Opinião
Foi por isso que venci
"Nunca fui um talento. Fui sempre muito trabalhadora", comentou Inês Henriques ao sagrar-se campeã do mundo dos 50 quilómetros marcha, no domingo em Londres. Mas Inês Henriques não está só.
O senso comum conta histórias de atletas e profissionais excepcionais, os Ronaldos e Mozarts deste mundo, de génios nascidos para o que fazem. Mas a investigação científica indica outra realidade: não é conhecido nenhum caso de altíssima performance que tenha escapado a muitos e muitos anos de trabalho, exigente e focado em melhorar.
Ter jeito e gostar do que fazemos, evidentemente, ajuda. Treinamos mais, conseguimos bons resultados, motivamo-nos e praticamos mais ainda. Mas é só nesta última fase, quando praticamos mais do que os outros, quando continuamos a esforçar-nos além do bom, que as coisas excepcionais podem começar a acontecer.
Não é preciso ser-se "genial" para se ser o melhor do mundo, sugere o investigador Anders Ericsson na obra recente "Peak: Secrets from the New Science of Expertise". Pode mesmo ser vantajoso não ter vantagens à partida. Por exemplo, um estudo sobre xadrezistas de topo mundial concluiu que os melhores jogadores não são quem tem um QI - quociente de inteligência - mais elevado.
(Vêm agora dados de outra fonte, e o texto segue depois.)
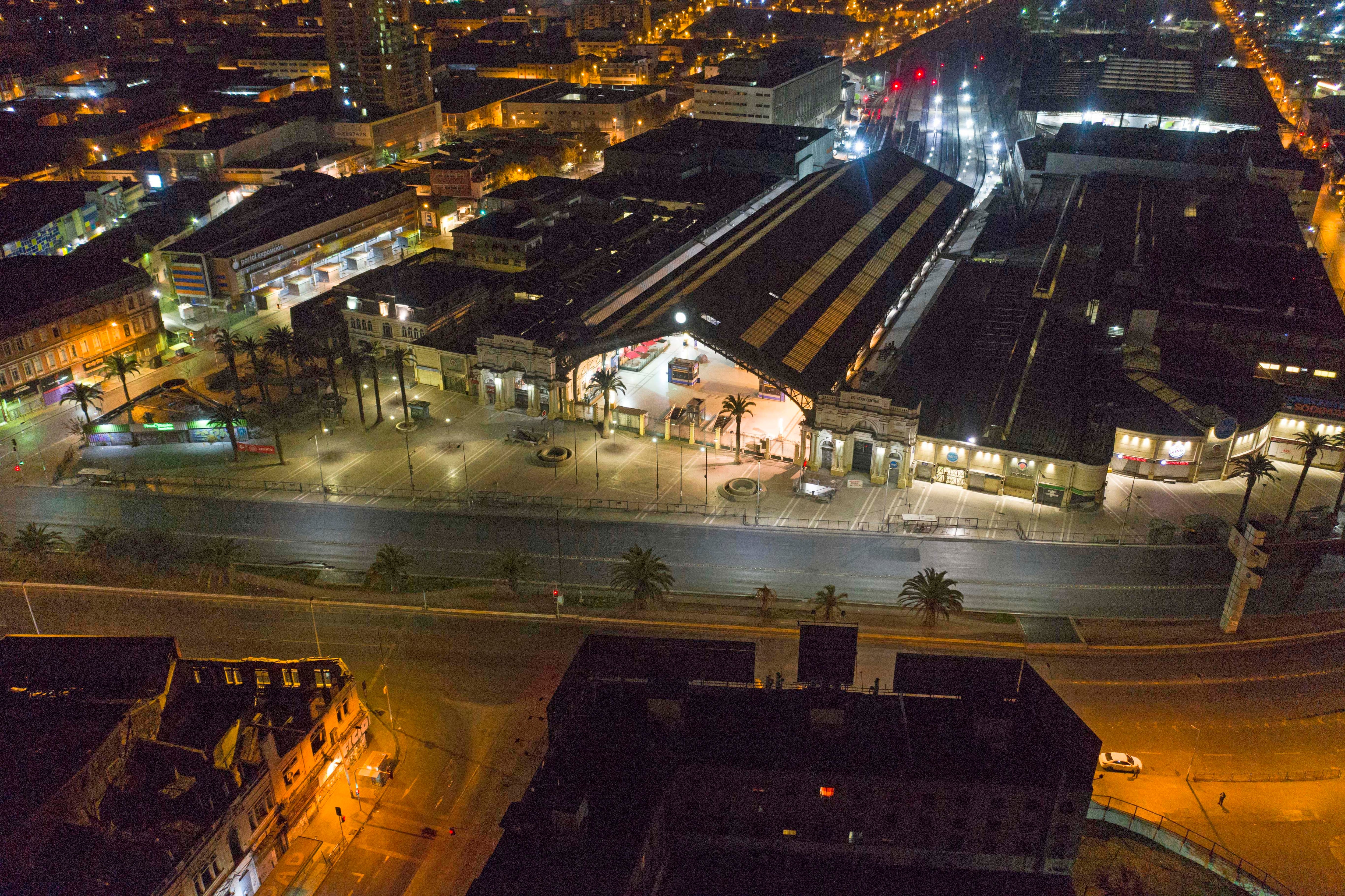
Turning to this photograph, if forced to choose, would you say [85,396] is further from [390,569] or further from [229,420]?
[390,569]

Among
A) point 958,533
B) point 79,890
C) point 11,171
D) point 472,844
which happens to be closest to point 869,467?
point 958,533

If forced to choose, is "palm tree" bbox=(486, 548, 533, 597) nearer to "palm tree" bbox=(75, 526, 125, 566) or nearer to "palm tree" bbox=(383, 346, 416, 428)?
"palm tree" bbox=(383, 346, 416, 428)

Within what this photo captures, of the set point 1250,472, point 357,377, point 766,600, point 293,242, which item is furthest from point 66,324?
point 1250,472

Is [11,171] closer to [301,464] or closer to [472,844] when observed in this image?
[301,464]

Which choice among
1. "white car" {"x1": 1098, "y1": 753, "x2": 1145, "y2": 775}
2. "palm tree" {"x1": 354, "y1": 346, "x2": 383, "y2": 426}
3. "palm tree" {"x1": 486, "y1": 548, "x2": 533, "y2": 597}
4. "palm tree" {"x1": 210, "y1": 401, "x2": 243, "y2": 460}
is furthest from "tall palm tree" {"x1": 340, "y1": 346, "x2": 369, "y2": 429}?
"white car" {"x1": 1098, "y1": 753, "x2": 1145, "y2": 775}

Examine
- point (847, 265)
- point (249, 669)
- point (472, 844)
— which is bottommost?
point (472, 844)
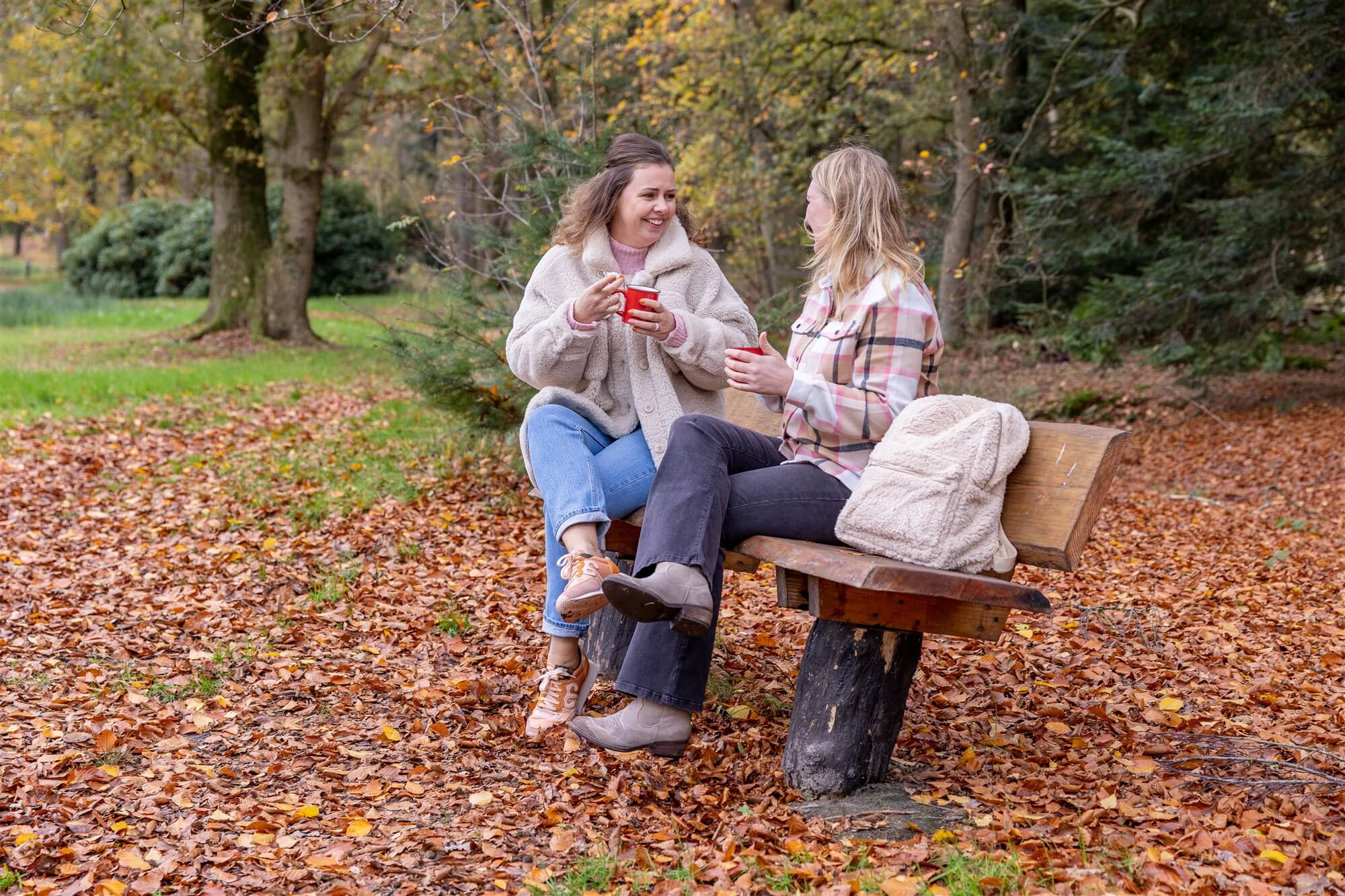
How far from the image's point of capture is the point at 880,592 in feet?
A: 9.81

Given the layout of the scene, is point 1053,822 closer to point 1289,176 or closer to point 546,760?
point 546,760

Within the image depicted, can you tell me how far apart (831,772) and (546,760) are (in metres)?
0.84

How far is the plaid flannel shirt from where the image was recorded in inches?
126

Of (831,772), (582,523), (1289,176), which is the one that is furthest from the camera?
(1289,176)

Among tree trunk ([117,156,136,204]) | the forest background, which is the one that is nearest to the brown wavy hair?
the forest background

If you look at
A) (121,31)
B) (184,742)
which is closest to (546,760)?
(184,742)

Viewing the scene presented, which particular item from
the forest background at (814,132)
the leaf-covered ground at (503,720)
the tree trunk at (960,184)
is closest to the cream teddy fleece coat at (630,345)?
the leaf-covered ground at (503,720)

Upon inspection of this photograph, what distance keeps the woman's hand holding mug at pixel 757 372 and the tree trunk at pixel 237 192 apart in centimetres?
1208

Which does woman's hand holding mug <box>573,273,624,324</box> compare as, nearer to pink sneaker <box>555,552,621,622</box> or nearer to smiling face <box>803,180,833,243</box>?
smiling face <box>803,180,833,243</box>

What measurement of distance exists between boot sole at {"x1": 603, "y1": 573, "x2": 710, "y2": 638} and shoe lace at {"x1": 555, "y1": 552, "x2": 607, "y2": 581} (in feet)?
0.75

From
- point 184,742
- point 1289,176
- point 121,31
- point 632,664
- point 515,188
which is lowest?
point 184,742

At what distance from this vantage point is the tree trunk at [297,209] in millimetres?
13555

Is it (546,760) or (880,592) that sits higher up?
(880,592)

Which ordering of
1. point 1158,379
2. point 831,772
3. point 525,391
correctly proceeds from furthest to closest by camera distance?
point 1158,379
point 525,391
point 831,772
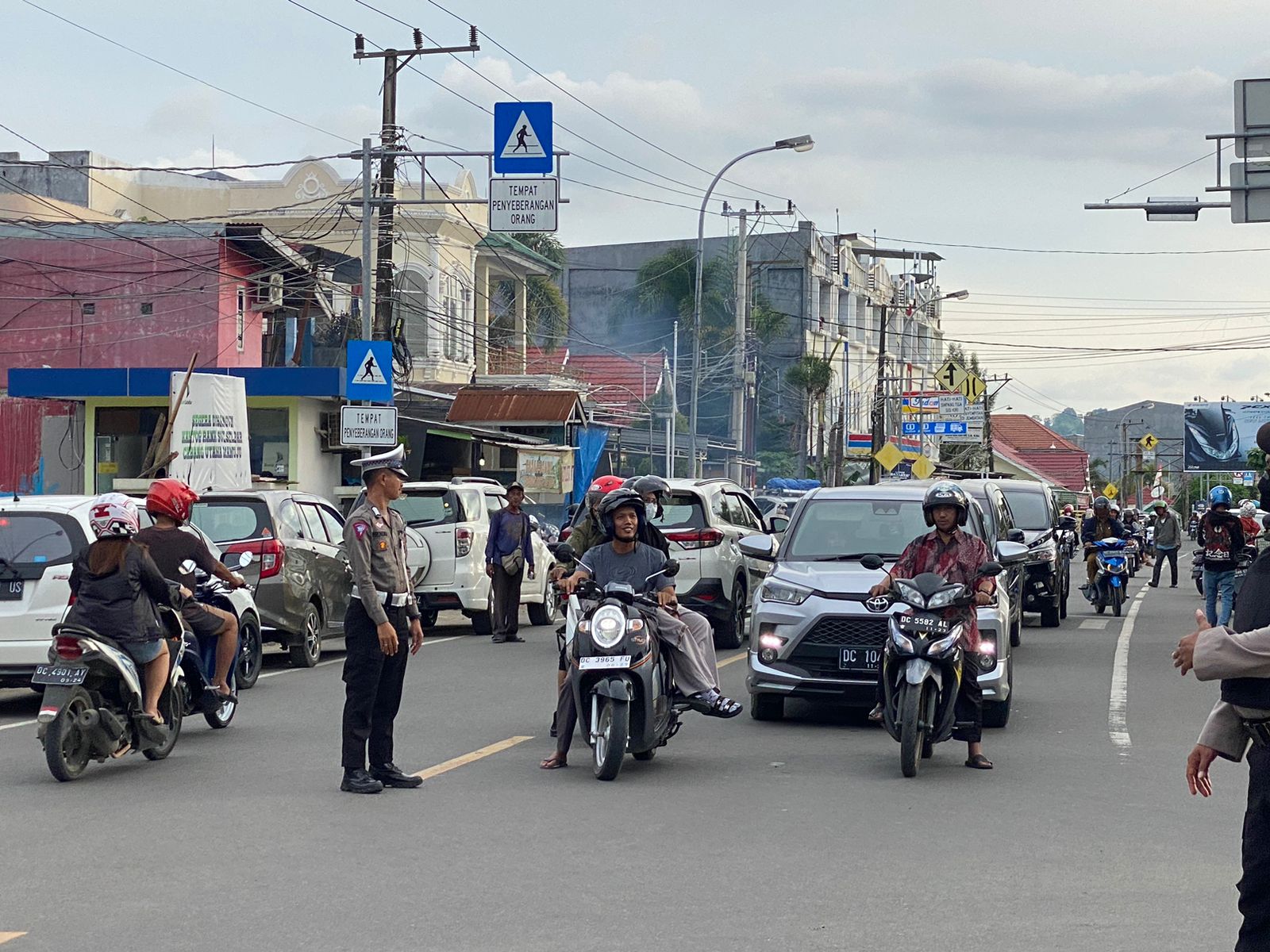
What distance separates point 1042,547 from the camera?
23344 mm

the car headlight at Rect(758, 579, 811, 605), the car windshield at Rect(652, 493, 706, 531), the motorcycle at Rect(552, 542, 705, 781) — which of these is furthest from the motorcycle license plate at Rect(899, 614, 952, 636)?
the car windshield at Rect(652, 493, 706, 531)

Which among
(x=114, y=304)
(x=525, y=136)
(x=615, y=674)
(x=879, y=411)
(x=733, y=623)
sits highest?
(x=525, y=136)

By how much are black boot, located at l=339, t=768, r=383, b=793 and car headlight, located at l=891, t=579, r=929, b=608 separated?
3.33m

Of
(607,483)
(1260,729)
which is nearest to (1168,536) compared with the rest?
(607,483)

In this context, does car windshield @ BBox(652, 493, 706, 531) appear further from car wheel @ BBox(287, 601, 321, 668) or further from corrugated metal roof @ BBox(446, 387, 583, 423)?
corrugated metal roof @ BBox(446, 387, 583, 423)

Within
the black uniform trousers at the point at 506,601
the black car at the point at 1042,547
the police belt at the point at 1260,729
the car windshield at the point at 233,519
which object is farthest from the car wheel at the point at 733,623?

Jogadores com QI medianos chegam às posições de topo e jogadores com QI elevados ficavam-se pelo meio da tabela. O facto é que muitos dos jogadores que não têm QI altos sentem que têm uma desvantagem e por isso esforçam-se mais, treinam mais horas, tentam inovar e acabam por vencer.
"Nunca fui um talento", disse Inês Henriques. Podia ter acrescentado, "foi por isso que venci."